Vorhandene/anzufordernde Bildgebung
Standard-Röntgenaufnahmen sind auch heute noch die Grundlage jeder Bildgebung. Oft berichten Patienten, dass solche andernorts in letzter Zeit angefertigt wurden, haben sie dann aber häufig nicht dabei. Aus Gründen der restriktiver werdenden Strahlenschutzverordnung ist dann abzuwägen, ob neue Aufnahmen angefertigt werden sollen, oder der Patient gebeten wird, die früheren Aufnahmen zu besorgen und vorzulegen. Dies kann auch, selbst wenn aktuelle Bilder angefertigt werden, wichtig sein, wenn der Vergleich mit älteren Röntgenbildern Erkenntnisse über die Dynamik des Leidens erlaubt.
Ein unfallchirurgisch-orthopädisch tätiger Untersucher sollte sich, zumindest was die aktuelle Befundung betrifft, nicht damit begnügen, Röntgenbefunde zu lesen, sondern die Bilder selbst einsehen und beurteilen. Nicht selten lassen sich bestimmte Veränderungen nur unter Kenntnis des genauen klinischen Bildes erkennen oder vor dem Spektrum therapeutischer Möglichkeiten anders bewerten. Beides ist auch einem erfahrenen Radiologen häufig nicht im Detail bekannt.
In aller Regel wird die Indikation zu weiteren bildgebenden Untersuchungen erst nach Beurteilung der Standard-Röntgenaufnahmen gestellt ( Kap. 9). Hierbei kommen in Betracht:
  • Computertomographie (CT): Hauptindikationen sind die Frage nach Veränderungen der knöchernen Gelenkoberflächen und der Knochenkonturen und -strukturen.

  • Magnetresonanztomographie: Hauptindikationen sind Fragen nach Veränderungen von Weichteilen, unter anderem Muskulatur, Gelenkkapsel, Bänder, Menisken, Knorpelbeläge.

  • Positronenemissionstomographie (PET): Hauptindikationen sind die Suche nach entzündlichen oder tumorösen Veränderungen.
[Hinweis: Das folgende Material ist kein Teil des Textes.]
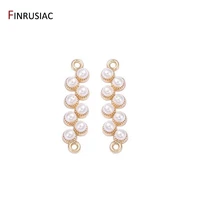 handmade diy jewelry making material 14k gold plated copper metal inlay pearl beads connector pendant for jewellery making part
  • Sonographie: Wesentliche Indikationen sind die Frage nach Unterbrechungen von Weichteilstrukturen, also Muskel- und Sehnenrissen oder -defekten und die Suche nach Flüssigkeitsansammlungen in Weichteilen, Gelenken oder Körperhöhlen.

  • Leukozytenszintigraphie: Diese Untersuchung, bei der Leukozyten des Patienten im Labor radioaktiv markiert und ihm dann zurückgegeben werden, hat ihre Indikation bei der Suche nach Infektionsherden. Sie wird heute zunehmend durch die Möglichkeiten des PET verdrängt.
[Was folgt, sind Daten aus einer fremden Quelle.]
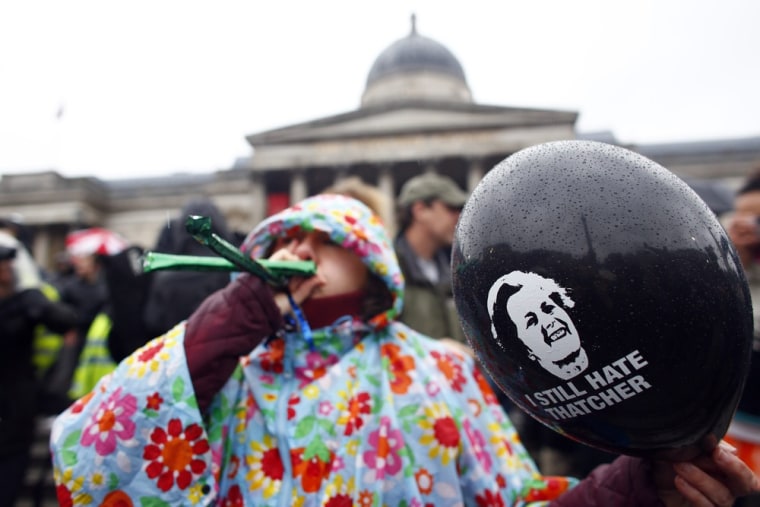 Anti Thatcher Party In London Draws Hundreds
  • Mehrphasen-Skelettszintigraphie: Diese Untersuchung hat unverändert Bedeutung bei der blinden Suche nach ossärer Metastasierung von malignen Tumoren. Befallene Regionen geben sich, bedingt durch die Stoffwechselsteigerung, als heiße Stellen (hot spots) früher zu erkennen als in Röntgenbildern. Auch in dieser Fragestellung gewinnt aber das PET an Bedeutung.

  • Single-Photon-Emissionscomputertomographie (SPECT): Diese Untersuchung erlaubt den Einblick in Stoffwechselvorgänge in verschiedenen Geweben. Die notwendige Apparatur steht bisher nur in wenigen Kliniken zur Verfügung. Der Stellenwert dieser Untersuchung wird noch ausgelotet.
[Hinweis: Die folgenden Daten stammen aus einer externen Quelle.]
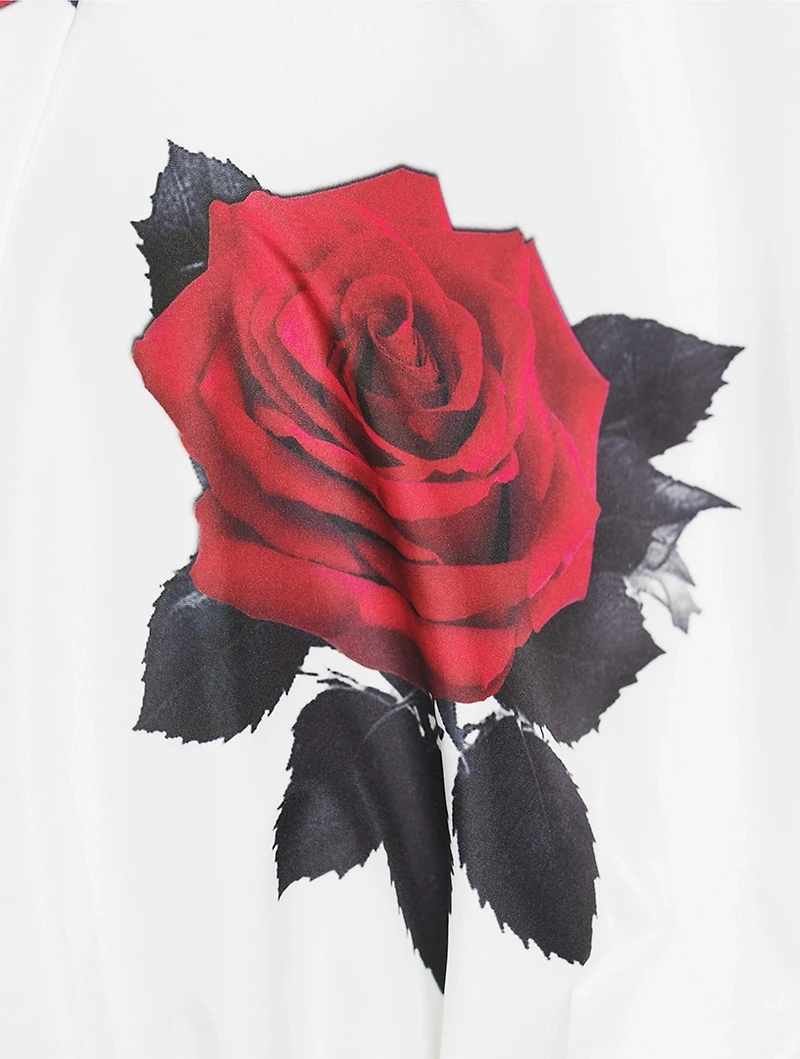 Belted Habotai Shirt Dress Rose Print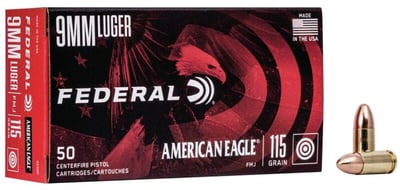 Federal American Eagle 9mm 115 Grain FMJ Ammo 1000 Rounds - $215 w/ Code: "GUNDEALS10"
In einigen Verfahren der erweiterten Bildgebung haben die durchführenden Radiologen und Nuklearmediziner häufig mehr Erfahrung als diejenigen, die solche Untersuchungen in Auftrag geben. Parallel zur eigenen Einsichtnahme in die erstellten Aufnahmen sollten daher deren Befunde gelesen und beachtet werden.
Laboruntersuchungen
Je nach Fragestellung können hier verschiedenste Parameter, wie Blutzucker, Leukozyten, CRP, alkalische Phosphatase etc., von Interesse sein.

Abschließendes Gespräch

Wenn alle Befunde erhoben und zusammengetragen sind, steht am Ende der Untersuchung ein umfassendes abschließendes Gespräch mit dem Patienten. In diesem muss ihm erklärt werden, welche Diagnose zu stellen ist und auf welchen Befunden diese beruht. Anschließend sind ihm ausführlich die therapeutischen Möglichkeiten aufzuzeigen und – falls es hier Alternativen gibt – deren jeweilige Vor- und Nachteile darzustellen. Gerade dieser Teil sollte zumindest stichwortartig dokumentiert werden, da sich spätere Patientenvorwürfe nicht selten darauf beziehen, dass ihnen nicht gesagt worden sei, dass neben der vorgeschlagenen auch andere Behandlungsmöglichkeiten bestanden hätten.